[Aim of the exercise] Take the listing below and write it out again exactly, skipping any picture that it holds.

===

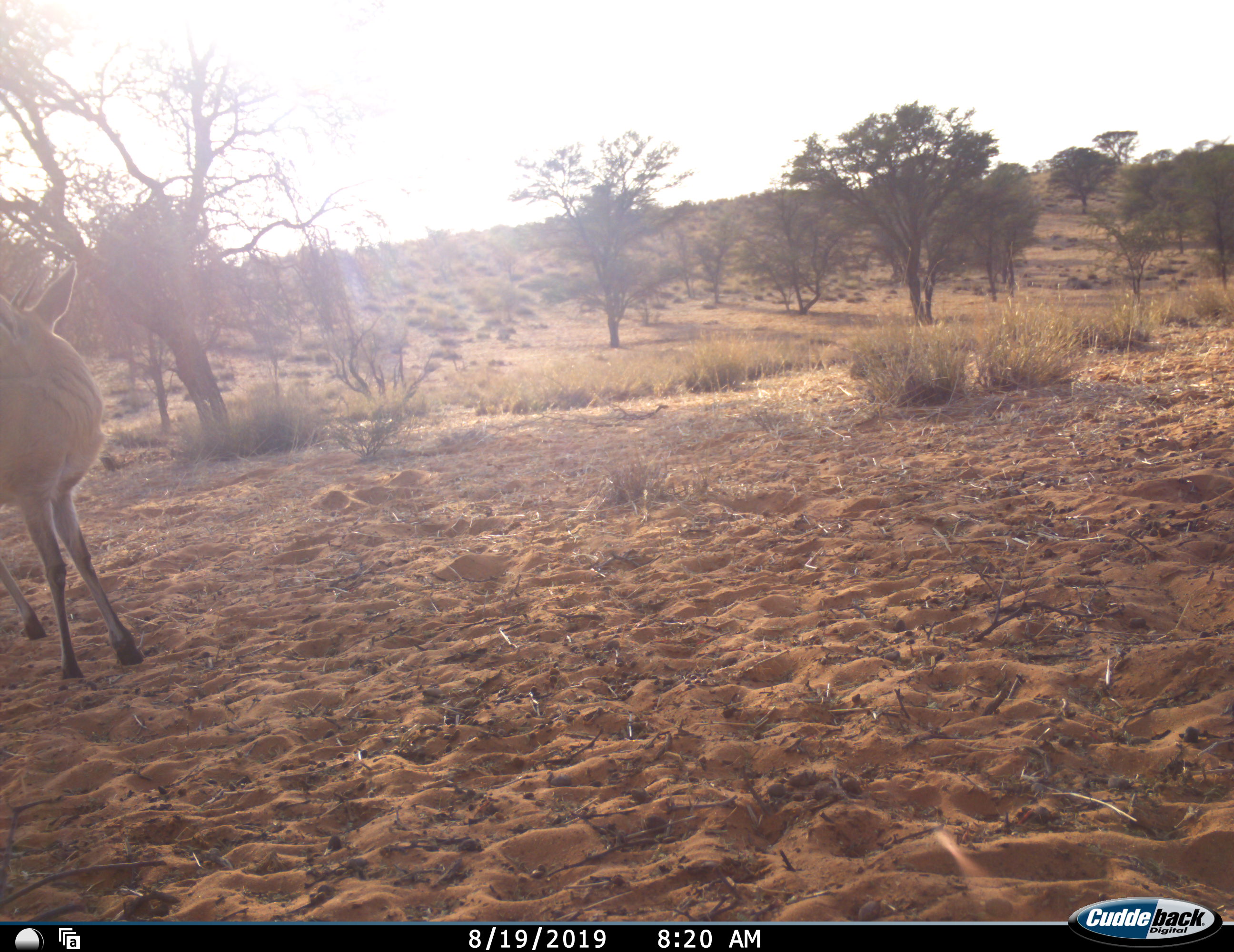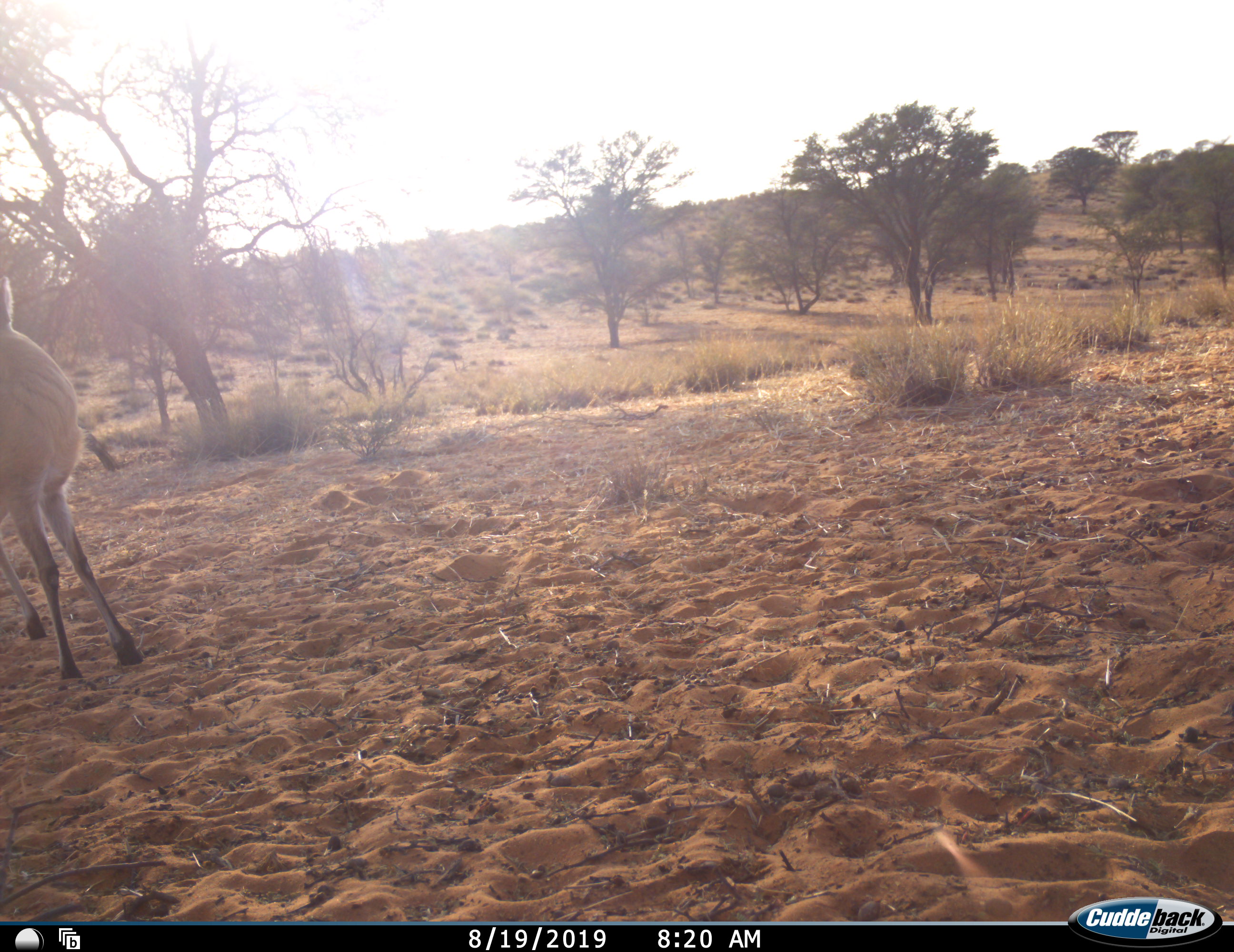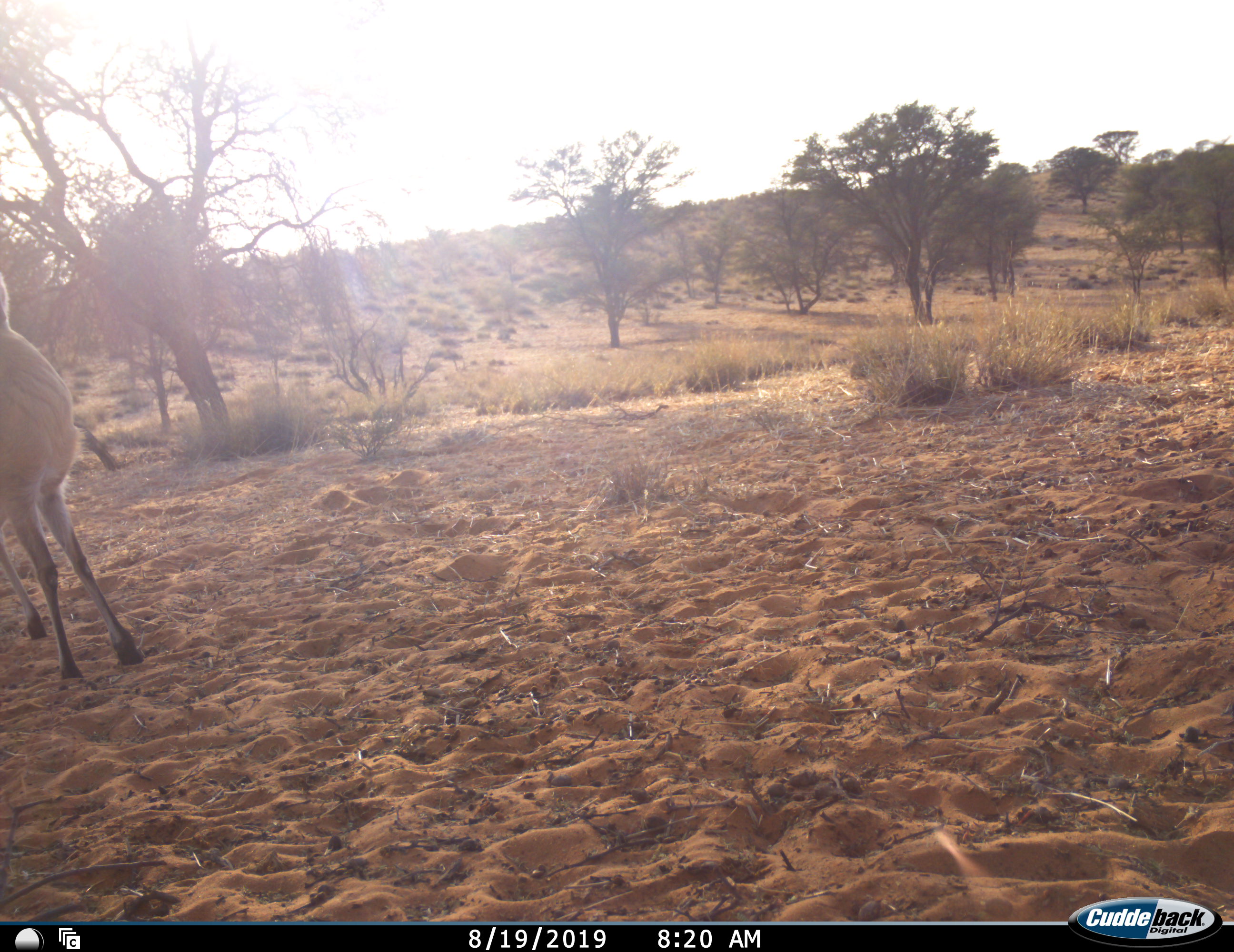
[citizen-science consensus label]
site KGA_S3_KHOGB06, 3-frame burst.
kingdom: Animalia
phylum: Chordata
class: Mammalia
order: Artiodactyla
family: Bovidae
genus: Sylvicapra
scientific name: Sylvicapra grimmia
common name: common duiker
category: duikercommongrey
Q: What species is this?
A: Duikercommongrey (common duiker) (Sylvicapra grimmia).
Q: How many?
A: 1.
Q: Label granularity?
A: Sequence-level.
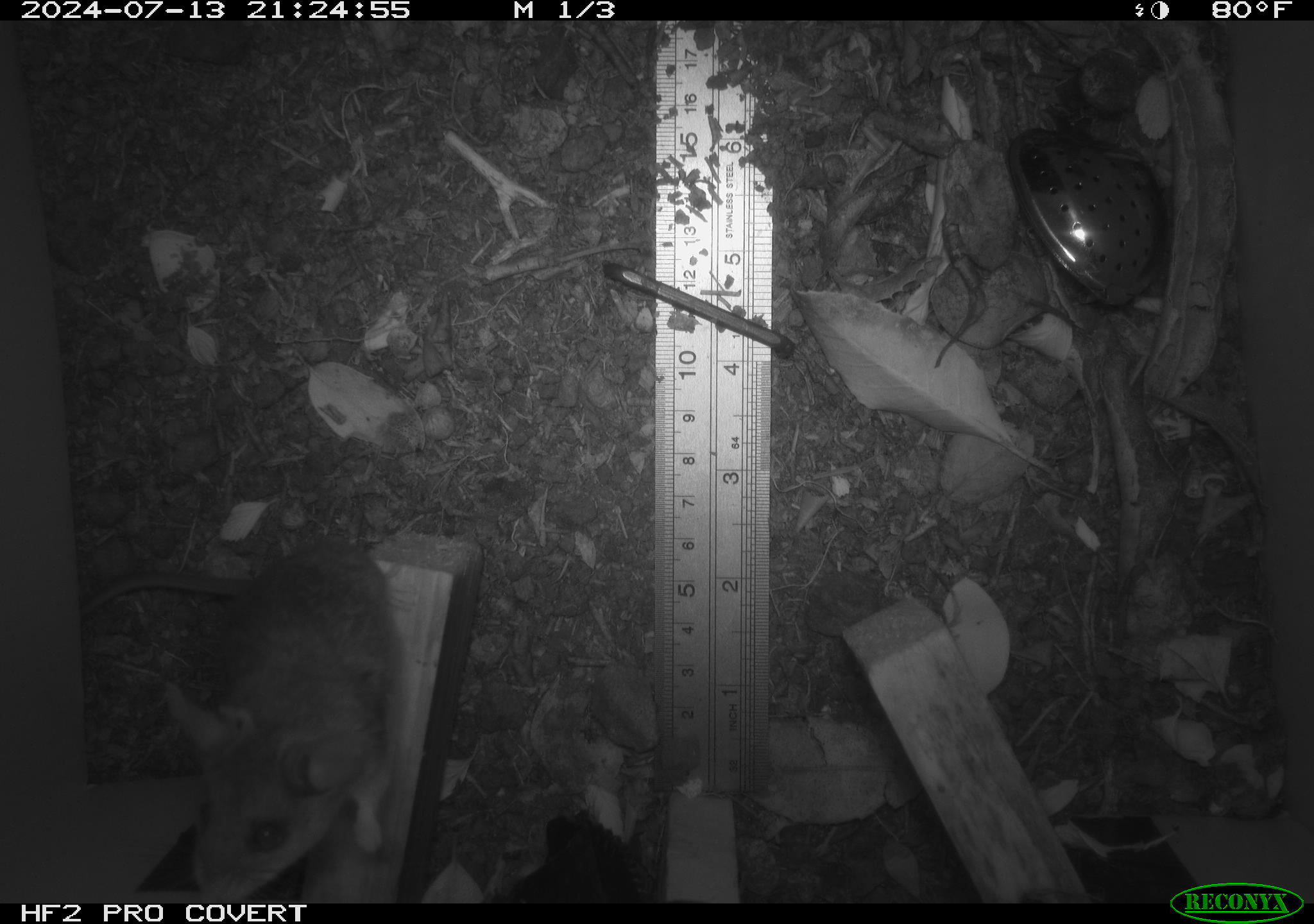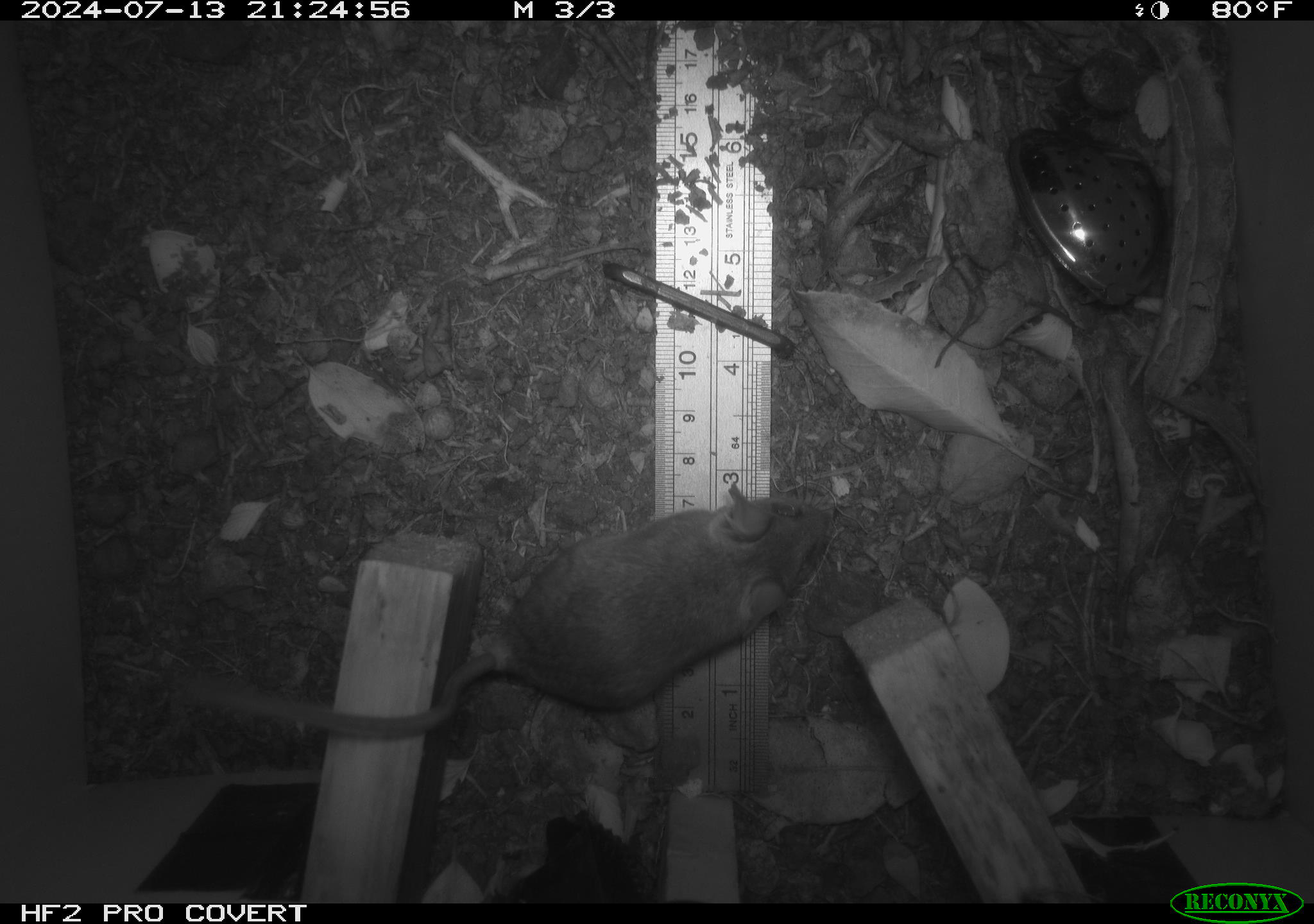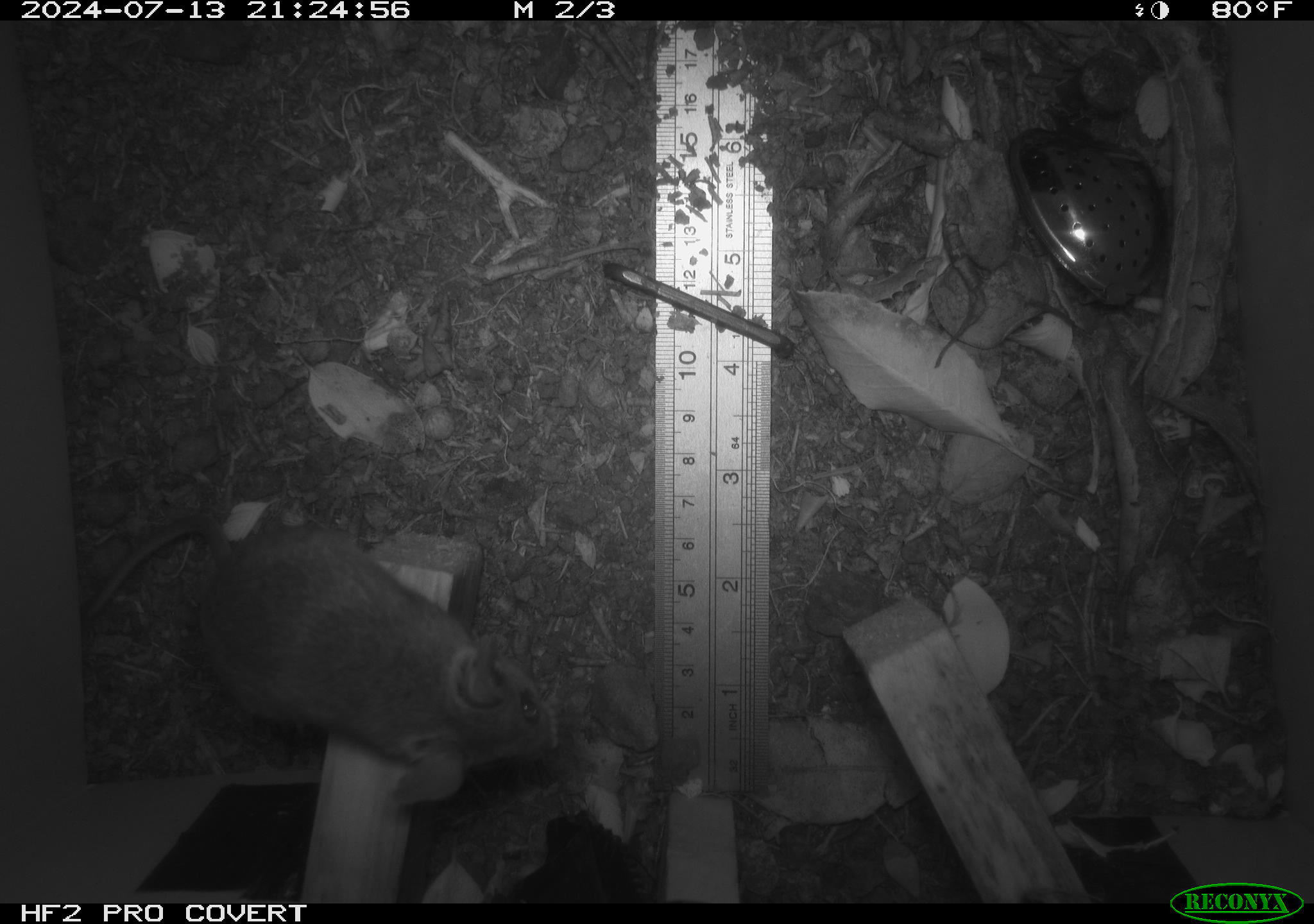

===

[Exercise answer]
[citizen-science consensus label]
site KGA_S3_KHOGB06, 3-frame burst.
kingdom: Animalia
phylum: Chordata
class: Mammalia
order: Artiodactyla
family: Bovidae
genus: Sylvicapra
scientific name: Sylvicapra grimmia
common name: common duiker
category: duikercommongrey
Q: What species is this?
A: Duikercommongrey (common duiker) (Sylvicapra grimmia).
Q: How many?
A: 1.
Q: Label granularity?
A: Sequence-level.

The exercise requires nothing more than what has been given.